Énoncé 1
Extrayez des lignes plus bas toutes celles où figure la chaîne « JSON », recopiées telles quelles.

Texte fourni
* * * * *
L’Indonésie et les puissances : une coopération dans le domaine de la sécurité

Par Camila Valencia

Depuis le début des années 2000, l’Indonésie s’est engagée de façon proactive à renforcer ses relations en matière économique et de sécurité avec les deux principaux acteurs géopolitiques du moment, dont les États-Unis et la Chine. Plusieurs accords commerciaux et divers partenariats stratégiques dans le domaine de la défense ont été conclus entre l’Indonésie et ces deux grandes puissances[1].

Or, si la présence de ressources naturelles abondantes et l’émergence économique de l’Indonésie sont des facteurs qui expliquent le renforcement des relations entre l’Indonésie et les grandes puissances en matière économique, la coopération de plus en plus importante de l’archipel dans le domaine de la sécurité et de la défense reste difficile à comprendre en raison de la faiblesse militaire du pays et de sa politique étrangère dite neutre et modérée[2]. Ainsi, comment expliquer la coopération de l’archipel indonésien avec les grandes puissances en matière de sécurité et de défense ?
* * * * *
Données à traiter
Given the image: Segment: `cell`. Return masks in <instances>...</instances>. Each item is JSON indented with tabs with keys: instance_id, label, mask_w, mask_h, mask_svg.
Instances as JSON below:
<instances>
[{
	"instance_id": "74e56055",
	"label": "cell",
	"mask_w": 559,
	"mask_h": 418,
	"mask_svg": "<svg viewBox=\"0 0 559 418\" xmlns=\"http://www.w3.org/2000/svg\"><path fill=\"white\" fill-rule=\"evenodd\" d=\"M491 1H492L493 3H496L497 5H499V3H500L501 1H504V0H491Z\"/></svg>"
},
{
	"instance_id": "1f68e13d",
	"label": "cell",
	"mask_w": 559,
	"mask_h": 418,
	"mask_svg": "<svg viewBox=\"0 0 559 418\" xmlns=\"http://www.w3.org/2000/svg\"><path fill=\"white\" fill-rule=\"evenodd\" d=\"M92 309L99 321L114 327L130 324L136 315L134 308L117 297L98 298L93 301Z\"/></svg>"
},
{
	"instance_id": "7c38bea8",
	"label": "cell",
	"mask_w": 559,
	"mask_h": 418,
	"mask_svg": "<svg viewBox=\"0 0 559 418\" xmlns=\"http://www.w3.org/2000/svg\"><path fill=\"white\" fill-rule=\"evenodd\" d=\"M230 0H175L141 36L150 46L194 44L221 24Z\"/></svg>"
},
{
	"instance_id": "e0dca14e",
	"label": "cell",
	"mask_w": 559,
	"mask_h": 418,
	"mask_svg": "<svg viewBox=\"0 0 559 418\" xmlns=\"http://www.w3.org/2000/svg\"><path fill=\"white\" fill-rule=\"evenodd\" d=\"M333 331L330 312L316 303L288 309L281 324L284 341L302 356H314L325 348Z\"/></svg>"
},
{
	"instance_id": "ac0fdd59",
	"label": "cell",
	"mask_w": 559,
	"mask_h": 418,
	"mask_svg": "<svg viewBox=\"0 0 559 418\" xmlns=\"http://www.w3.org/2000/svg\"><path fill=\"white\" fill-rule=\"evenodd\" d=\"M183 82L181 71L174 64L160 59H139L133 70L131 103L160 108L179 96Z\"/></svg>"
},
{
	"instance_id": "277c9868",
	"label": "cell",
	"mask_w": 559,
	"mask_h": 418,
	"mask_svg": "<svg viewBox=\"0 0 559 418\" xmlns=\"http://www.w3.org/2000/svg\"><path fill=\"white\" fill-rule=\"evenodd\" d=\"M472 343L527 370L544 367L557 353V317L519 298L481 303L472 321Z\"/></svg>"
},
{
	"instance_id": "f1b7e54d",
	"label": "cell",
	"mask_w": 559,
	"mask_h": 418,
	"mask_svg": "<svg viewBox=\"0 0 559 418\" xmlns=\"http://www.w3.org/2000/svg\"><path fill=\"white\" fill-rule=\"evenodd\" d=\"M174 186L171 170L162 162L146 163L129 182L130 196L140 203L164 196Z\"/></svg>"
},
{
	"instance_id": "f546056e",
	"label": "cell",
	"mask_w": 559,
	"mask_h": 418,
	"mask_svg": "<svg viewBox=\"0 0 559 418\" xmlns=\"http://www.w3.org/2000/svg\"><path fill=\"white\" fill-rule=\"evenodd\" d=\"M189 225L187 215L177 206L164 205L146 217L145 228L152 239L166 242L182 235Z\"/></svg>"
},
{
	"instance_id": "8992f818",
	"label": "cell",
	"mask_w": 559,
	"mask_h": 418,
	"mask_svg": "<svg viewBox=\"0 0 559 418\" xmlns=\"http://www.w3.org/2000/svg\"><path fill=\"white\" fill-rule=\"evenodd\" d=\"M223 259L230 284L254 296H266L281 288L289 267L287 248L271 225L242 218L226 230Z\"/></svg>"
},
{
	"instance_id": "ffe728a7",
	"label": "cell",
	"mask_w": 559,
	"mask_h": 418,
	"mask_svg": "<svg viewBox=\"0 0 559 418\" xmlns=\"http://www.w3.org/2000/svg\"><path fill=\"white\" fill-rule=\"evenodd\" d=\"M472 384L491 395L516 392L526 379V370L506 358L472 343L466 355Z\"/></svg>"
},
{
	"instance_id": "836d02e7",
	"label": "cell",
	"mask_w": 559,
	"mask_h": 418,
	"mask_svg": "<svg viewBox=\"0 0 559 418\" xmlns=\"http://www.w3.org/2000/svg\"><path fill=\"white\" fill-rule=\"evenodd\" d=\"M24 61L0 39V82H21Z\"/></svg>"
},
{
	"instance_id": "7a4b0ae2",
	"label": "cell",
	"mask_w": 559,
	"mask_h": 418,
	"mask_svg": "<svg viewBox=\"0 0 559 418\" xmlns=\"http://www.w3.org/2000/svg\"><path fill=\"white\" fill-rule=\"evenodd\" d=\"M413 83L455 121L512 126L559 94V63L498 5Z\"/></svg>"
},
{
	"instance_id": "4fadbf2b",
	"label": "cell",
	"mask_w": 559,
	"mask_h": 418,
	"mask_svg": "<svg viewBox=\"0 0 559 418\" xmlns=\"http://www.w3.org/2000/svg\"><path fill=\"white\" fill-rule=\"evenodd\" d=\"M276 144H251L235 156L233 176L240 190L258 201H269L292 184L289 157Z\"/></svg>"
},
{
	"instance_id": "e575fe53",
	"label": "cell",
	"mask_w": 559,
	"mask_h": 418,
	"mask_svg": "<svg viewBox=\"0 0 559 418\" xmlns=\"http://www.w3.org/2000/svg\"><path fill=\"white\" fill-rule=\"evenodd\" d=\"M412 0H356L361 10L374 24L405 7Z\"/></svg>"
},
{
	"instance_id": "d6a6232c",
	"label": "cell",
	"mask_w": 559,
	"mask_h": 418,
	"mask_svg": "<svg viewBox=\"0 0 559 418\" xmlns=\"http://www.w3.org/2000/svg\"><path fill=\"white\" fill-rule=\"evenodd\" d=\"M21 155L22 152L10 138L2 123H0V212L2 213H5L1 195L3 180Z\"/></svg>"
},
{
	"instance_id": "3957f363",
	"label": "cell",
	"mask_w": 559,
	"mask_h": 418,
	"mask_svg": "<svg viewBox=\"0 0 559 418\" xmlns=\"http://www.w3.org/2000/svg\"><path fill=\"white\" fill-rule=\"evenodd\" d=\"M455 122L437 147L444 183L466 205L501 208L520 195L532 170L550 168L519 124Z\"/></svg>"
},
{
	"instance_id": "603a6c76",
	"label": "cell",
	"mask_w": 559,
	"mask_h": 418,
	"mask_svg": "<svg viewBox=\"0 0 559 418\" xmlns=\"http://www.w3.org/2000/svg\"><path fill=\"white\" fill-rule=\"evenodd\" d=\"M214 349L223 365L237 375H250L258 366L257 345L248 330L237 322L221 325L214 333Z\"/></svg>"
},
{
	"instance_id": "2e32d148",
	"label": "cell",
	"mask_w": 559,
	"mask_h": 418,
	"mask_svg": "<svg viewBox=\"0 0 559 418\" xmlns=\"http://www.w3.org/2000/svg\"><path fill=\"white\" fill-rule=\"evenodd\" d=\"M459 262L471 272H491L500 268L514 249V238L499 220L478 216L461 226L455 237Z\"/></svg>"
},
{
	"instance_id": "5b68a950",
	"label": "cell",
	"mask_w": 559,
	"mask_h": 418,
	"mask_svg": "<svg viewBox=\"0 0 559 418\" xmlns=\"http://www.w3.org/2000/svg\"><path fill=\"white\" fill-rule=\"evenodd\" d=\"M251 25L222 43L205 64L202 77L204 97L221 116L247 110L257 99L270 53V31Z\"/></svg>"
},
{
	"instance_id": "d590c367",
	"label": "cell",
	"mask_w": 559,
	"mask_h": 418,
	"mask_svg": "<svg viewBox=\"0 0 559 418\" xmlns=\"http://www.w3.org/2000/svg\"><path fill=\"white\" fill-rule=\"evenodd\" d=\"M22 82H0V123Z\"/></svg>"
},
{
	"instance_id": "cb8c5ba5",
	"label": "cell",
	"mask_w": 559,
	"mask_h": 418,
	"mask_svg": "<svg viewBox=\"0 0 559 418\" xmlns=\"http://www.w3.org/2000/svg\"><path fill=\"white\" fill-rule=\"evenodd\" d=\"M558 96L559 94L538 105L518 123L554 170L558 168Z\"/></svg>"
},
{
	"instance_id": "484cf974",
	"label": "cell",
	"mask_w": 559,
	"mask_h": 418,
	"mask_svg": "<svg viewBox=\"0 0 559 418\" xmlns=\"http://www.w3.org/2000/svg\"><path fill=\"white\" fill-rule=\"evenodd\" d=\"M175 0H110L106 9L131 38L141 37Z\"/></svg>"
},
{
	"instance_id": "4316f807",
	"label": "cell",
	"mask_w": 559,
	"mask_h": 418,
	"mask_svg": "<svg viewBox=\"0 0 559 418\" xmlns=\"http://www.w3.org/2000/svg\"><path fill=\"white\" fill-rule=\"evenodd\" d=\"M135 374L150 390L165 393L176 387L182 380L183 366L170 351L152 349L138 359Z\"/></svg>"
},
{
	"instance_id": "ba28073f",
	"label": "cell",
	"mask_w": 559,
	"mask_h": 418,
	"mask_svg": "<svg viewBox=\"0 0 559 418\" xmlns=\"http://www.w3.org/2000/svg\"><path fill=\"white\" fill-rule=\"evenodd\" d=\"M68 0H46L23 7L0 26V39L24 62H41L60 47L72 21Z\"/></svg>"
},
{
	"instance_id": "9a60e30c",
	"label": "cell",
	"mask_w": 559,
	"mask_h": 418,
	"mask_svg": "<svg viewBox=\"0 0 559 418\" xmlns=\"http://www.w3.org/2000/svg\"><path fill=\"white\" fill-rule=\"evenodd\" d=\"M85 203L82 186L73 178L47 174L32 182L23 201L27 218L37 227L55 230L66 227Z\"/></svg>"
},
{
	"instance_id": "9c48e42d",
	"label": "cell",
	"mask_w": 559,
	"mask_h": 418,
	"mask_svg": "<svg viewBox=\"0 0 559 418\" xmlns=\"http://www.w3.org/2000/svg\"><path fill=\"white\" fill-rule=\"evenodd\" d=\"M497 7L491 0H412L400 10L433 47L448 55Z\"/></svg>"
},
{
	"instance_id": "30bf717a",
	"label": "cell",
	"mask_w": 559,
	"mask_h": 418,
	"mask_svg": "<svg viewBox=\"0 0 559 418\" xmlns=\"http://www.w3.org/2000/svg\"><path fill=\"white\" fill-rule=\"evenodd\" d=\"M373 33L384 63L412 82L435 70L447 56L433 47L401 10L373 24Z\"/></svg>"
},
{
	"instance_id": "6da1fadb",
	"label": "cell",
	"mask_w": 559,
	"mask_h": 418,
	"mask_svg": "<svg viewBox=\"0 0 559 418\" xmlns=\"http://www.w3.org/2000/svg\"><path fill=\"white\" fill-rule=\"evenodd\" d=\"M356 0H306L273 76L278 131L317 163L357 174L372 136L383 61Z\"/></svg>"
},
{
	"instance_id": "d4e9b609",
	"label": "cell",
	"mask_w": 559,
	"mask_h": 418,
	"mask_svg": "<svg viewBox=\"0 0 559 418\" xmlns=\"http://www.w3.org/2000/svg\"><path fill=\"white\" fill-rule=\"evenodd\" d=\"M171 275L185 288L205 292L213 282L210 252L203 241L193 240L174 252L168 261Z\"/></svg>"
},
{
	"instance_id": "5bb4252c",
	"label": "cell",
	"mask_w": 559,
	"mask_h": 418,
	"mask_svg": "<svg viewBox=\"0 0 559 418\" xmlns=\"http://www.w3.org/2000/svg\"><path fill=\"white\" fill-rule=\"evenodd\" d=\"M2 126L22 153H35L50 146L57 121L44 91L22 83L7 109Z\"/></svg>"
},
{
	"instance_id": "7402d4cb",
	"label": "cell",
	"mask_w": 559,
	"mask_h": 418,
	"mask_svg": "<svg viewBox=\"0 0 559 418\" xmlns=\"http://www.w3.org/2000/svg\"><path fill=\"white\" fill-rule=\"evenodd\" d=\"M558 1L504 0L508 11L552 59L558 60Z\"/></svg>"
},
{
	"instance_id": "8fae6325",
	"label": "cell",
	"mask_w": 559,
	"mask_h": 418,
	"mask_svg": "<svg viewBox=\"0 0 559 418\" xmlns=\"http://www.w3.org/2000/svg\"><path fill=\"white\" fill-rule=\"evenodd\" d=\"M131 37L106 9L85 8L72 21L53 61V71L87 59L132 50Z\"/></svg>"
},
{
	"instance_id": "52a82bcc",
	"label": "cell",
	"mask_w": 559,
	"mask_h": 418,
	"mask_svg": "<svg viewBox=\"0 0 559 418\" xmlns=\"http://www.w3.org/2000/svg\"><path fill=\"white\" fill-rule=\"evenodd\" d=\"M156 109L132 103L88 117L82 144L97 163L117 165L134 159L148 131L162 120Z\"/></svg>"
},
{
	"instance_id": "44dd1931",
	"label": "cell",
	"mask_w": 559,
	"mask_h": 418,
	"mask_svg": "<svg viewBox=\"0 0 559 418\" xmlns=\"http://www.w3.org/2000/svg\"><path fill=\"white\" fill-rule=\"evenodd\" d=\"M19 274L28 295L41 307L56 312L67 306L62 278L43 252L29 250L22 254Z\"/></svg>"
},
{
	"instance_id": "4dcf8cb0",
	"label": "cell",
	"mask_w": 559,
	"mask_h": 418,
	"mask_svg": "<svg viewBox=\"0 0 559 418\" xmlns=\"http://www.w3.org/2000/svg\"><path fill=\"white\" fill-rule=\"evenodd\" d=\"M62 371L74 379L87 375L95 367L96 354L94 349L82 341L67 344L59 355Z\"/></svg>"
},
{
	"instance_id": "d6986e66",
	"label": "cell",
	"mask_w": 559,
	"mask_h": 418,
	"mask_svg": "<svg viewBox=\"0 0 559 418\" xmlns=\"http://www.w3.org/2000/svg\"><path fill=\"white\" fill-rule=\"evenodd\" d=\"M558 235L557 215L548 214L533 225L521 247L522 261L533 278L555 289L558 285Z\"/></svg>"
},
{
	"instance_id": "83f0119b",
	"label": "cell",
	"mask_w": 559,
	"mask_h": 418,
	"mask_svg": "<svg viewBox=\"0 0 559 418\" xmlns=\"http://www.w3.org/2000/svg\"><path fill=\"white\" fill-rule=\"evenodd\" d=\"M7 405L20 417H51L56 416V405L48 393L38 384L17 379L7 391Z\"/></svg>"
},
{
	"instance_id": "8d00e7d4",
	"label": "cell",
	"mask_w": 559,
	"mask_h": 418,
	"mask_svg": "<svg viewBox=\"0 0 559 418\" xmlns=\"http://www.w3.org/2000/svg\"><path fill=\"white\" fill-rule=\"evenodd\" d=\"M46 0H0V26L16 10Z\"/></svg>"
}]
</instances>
* * * * *
Énoncé 2
Répondez aux questions suivantes d’après le texte fourni :
(a) Depuis quand l’Indonésie renforce-t-elle ses relations avec les grandes puissances ?
(b) Quels deux acteurs géopolitiques sont nommés ?
(c) Quels deux facteurs rendent difficile à comprendre la coopération de l’archipel en matière de sécurité et de défense ?

Résultat attendu 1
Given the image: Segment: `cell`. Return masks in <instances>...</instances>. Each item is JSON indented with tabs with keys: instance_id, label, mask_w, mask_h, mask_svg.
Instances as JSON below:

Résultat attendu 2
(a) Depuis le début des années 2000.
(b) Les États-Unis et la Chine.
(c) La faiblesse militaire du pays et sa politique étrangère dite neutre et modérée.